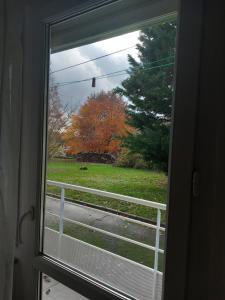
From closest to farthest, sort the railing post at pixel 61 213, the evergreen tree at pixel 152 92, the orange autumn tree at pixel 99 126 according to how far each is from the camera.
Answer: the evergreen tree at pixel 152 92 → the orange autumn tree at pixel 99 126 → the railing post at pixel 61 213

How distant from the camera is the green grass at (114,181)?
0.85m

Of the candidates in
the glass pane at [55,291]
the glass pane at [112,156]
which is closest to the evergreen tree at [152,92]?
the glass pane at [112,156]

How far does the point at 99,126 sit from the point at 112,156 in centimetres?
14

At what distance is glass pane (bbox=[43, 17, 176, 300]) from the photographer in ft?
2.76

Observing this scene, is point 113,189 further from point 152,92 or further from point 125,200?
point 152,92

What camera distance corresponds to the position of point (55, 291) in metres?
1.10

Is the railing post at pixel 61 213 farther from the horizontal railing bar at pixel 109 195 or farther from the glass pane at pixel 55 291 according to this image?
the glass pane at pixel 55 291

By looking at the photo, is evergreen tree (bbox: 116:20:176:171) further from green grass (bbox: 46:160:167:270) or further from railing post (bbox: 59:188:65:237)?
railing post (bbox: 59:188:65:237)

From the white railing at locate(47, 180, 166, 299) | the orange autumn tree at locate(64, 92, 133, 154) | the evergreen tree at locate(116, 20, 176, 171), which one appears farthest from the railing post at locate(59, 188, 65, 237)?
the evergreen tree at locate(116, 20, 176, 171)

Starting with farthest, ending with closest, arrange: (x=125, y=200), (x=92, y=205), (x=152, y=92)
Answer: (x=92, y=205) < (x=125, y=200) < (x=152, y=92)

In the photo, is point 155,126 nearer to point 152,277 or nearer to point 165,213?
point 165,213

Problem: Substitute "green lawn" for every "green grass" in the listing above, changing nothing else and leaving out the pictures.

Solution:
From closest to farthest, sort the railing post at pixel 61 213, the evergreen tree at pixel 152 92, the orange autumn tree at pixel 99 126 according to how far each is from the camera.
Answer: the evergreen tree at pixel 152 92 → the orange autumn tree at pixel 99 126 → the railing post at pixel 61 213

How distant from the camera is the green lawn at (114,181)?
0.85m

Of the candidates in
the glass pane at [55,291]
the glass pane at [112,156]
which is closest to the evergreen tree at [152,92]?
the glass pane at [112,156]

How far does the point at 99,126 sit from the point at 112,156 in centimetres?
14

At what distance is glass pane (bbox=[43, 17, 176, 300]) from the photographer in ft?
2.76

Observing this scene, is point 113,189 further from point 152,92 or further from point 125,200?
point 152,92

What camera distance corresponds to the position of point (55, 291) in metres?
1.10

Is the railing post at pixel 61 213 farther from the horizontal railing bar at pixel 109 195 or farther from the glass pane at pixel 55 291 according to this image?
the glass pane at pixel 55 291

By looking at the photo, is evergreen tree (bbox: 116:20:176:171) further from green lawn (bbox: 46:160:167:270) or further from railing post (bbox: 59:188:65:237)?
railing post (bbox: 59:188:65:237)

From the white railing at locate(47, 180, 166, 299) | the orange autumn tree at locate(64, 92, 133, 154) | the evergreen tree at locate(116, 20, 176, 171), which one appears farthest from the railing post at locate(59, 188, 65, 237)?
the evergreen tree at locate(116, 20, 176, 171)

Starting with farthest, ending with closest, arrange: (x=125, y=200), (x=92, y=205), (x=152, y=92)
Answer: (x=92, y=205) < (x=125, y=200) < (x=152, y=92)

In the photo, is point 155,126 nearer to point 152,277 or nearer to point 165,213?
point 165,213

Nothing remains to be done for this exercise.